Written instruction: Retype the records below word for word and omit any image.
>> BEGIN Input data
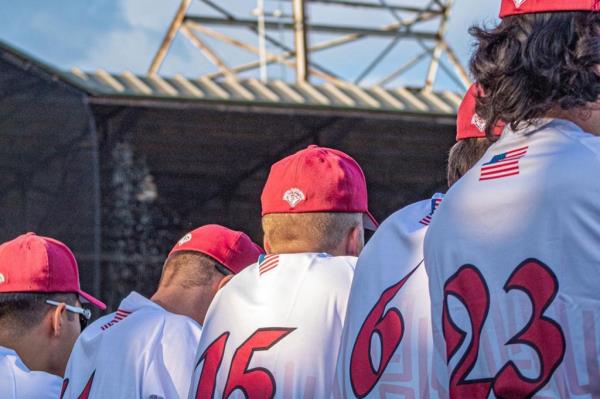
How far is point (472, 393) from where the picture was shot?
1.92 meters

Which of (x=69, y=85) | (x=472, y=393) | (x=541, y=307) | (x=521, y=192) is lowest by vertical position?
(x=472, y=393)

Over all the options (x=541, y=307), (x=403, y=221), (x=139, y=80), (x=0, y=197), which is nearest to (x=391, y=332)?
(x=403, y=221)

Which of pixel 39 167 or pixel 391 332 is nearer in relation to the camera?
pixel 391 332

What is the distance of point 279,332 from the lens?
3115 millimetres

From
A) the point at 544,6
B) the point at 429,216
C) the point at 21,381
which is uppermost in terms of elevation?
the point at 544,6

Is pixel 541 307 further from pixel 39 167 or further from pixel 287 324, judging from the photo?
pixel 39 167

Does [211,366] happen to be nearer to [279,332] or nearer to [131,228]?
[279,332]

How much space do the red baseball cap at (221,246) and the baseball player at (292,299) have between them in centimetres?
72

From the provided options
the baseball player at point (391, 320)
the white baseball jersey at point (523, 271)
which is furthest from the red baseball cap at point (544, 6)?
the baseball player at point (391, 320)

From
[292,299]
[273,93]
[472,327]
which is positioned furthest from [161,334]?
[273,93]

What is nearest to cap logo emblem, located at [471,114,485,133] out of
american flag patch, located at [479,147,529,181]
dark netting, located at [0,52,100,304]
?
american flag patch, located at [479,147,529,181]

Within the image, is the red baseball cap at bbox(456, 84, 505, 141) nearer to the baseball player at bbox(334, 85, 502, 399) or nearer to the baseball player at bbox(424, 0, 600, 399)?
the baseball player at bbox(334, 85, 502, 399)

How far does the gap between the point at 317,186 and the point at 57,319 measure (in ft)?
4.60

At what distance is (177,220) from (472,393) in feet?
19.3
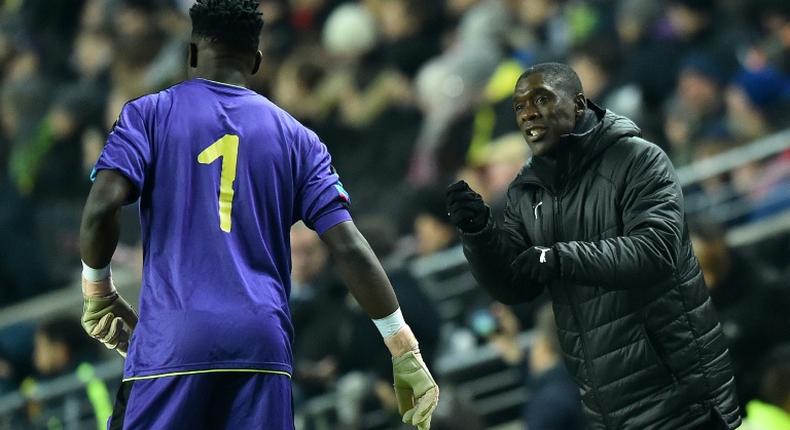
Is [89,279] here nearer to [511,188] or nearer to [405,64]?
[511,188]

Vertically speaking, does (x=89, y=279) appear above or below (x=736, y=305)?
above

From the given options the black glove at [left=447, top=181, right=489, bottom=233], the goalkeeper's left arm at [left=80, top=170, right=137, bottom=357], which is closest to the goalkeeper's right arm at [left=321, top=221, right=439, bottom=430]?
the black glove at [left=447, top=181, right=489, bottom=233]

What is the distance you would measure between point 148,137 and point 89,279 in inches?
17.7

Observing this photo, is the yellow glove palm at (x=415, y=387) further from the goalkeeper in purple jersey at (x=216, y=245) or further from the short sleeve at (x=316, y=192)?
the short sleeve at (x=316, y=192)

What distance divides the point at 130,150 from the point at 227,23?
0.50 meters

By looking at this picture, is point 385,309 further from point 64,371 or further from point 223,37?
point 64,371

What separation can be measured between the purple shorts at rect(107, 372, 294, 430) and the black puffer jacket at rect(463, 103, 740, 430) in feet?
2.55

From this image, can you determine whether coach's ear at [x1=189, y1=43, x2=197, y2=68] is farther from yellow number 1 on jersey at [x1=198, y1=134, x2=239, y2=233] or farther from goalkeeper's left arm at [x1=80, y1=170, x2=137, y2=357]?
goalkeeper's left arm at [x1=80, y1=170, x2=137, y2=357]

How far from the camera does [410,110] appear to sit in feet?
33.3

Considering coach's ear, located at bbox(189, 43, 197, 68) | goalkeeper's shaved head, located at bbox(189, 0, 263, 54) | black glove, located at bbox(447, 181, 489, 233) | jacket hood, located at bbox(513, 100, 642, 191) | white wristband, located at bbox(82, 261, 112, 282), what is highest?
>> END Input data
Exercise response:
How far is point (472, 393) from where the picture was shot?
1.92 meters

Which of (x=69, y=85) | (x=472, y=393) | (x=541, y=307) | (x=521, y=192) is lowest by vertical position?
(x=472, y=393)

Over all the options (x=541, y=307), (x=403, y=221), (x=139, y=80), (x=0, y=197), which is nearest to (x=391, y=332)?
(x=403, y=221)

Which of pixel 39 167 or pixel 391 332 is nearer in relation to the camera?
pixel 391 332

What is the distance of point 279,332 from the lens?
3115 millimetres

From
A) the point at 544,6
B) the point at 429,216
C) the point at 21,381
which is uppermost in terms of elevation?
the point at 544,6

Is pixel 541 307 further from pixel 39 167 or further from pixel 287 324, judging from the photo?
pixel 39 167

Does [211,366] happen to be nearer to [279,332] or nearer to [131,228]?
[279,332]

How much space do the red baseball cap at (221,246) and the baseball player at (292,299) have between them in centimetres?
72

From the provided options
the baseball player at point (391, 320)
the white baseball jersey at point (523, 271)
which is furthest from the red baseball cap at point (544, 6)?
the baseball player at point (391, 320)

From
[292,299]
[273,93]
[472,327]
which is positioned furthest from [161,334]?
[273,93]

What is nearest to cap logo emblem, located at [471,114,485,133] out of
american flag patch, located at [479,147,529,181]
dark netting, located at [0,52,100,304]
?
american flag patch, located at [479,147,529,181]

Within the image, is the red baseball cap at bbox(456, 84, 505, 141) nearer to the baseball player at bbox(334, 85, 502, 399) or nearer to the baseball player at bbox(424, 0, 600, 399)?
the baseball player at bbox(334, 85, 502, 399)

How far does the gap between the point at 317,186 and the point at 57,319 measure (in ft)?
4.60

At what distance is (177,220) from (472,393) in feet?
19.3
Is [89,279] here nearer to [511,188] or nearer to [405,64]?
[511,188]

Vertically speaking, does (x=89, y=279) appear above or below (x=736, y=305)?
above

From the given options the black glove at [left=447, top=181, right=489, bottom=233], the goalkeeper's left arm at [left=80, top=170, right=137, bottom=357], which is closest to the goalkeeper's right arm at [left=321, top=221, right=439, bottom=430]?
the black glove at [left=447, top=181, right=489, bottom=233]

What is the distance you would measure between point 148,137 and point 89,279 in inches?
17.7

Observing this photo, is the yellow glove palm at (x=415, y=387) further from the goalkeeper in purple jersey at (x=216, y=245) or further from the short sleeve at (x=316, y=192)?
the short sleeve at (x=316, y=192)

What distance divides the point at 130,150 from the point at 227,23?
0.50 meters

By looking at this picture, is point 385,309 further from point 64,371 or further from point 223,37?
point 64,371

What separation can be measured between the purple shorts at rect(107, 372, 294, 430) and the black puffer jacket at rect(463, 103, 740, 430) in feet?
2.55

From this image, can you determine whether coach's ear at [x1=189, y1=43, x2=197, y2=68] is farther from yellow number 1 on jersey at [x1=198, y1=134, x2=239, y2=233] or farther from goalkeeper's left arm at [x1=80, y1=170, x2=137, y2=357]?
goalkeeper's left arm at [x1=80, y1=170, x2=137, y2=357]

How far from the camera does [410,110] appear to sit in feet?
33.3

Considering coach's ear, located at bbox(189, 43, 197, 68) | goalkeeper's shaved head, located at bbox(189, 0, 263, 54) | black glove, located at bbox(447, 181, 489, 233) | jacket hood, located at bbox(513, 100, 642, 191) | white wristband, located at bbox(82, 261, 112, 282), what is highest?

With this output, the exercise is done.